Mahkeme yargıcı, masum olduklarını iddia eden Norris ve Dobson'ın cezalarını çarşamba günü açıklayacak.

Kamu vicdanında yara açan dava

İngiltere gazeteleri, ülke yakın tarihinin büyük tartışma yaratan ırkçı cinayet davasına dair haberlere geniş yer ayırdılar.

Habere sayfalar ayıran gazeteler, toplum vicdanında kapanması zor yaralar bırakan bu cinayet davasının, İngiltere'nin ırkçılıkla yüzleşmesi açısından bir dönüm noktası olduğu konusunda hemfikir.

Daily Telegraph gazetesi, İngiltere'nin yakın tarihinde çok az olayın kamu düzenini, mimar olmak isteyen 18 yaşındaki bu gencin sırf derisinin rengi yüzünden öldürülmesi kadar etkilemiş olduğunu yazıyor.

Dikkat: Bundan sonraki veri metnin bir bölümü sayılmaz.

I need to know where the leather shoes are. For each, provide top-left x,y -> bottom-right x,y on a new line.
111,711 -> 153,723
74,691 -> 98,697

"Adalet tecelli etti, fakat bize pahalıya mal oldu" diyen gazete, polisin vakayla ilgili olarak ilk aşamada açtığı cinayet soruşturmasının başarısızlıkla sonuçlanması üzerine ailenin polis aleyhinde yaptığı başvuruya da değiniyor.

"Kurumsal ırkçılık"

Lawrence ailesinin, "Polisin öldürülen kişi bir siyah olduğu için ilgisiz ve yetersiz kaldığı" şeklindeki şikâyeti üzerine başlatılan soruşturma 1999 yılında sonuçlanmış ve açıklanan raporda, İngiliz polisinde "kurumsal ırkçılık" olduğu ifade edilmişti.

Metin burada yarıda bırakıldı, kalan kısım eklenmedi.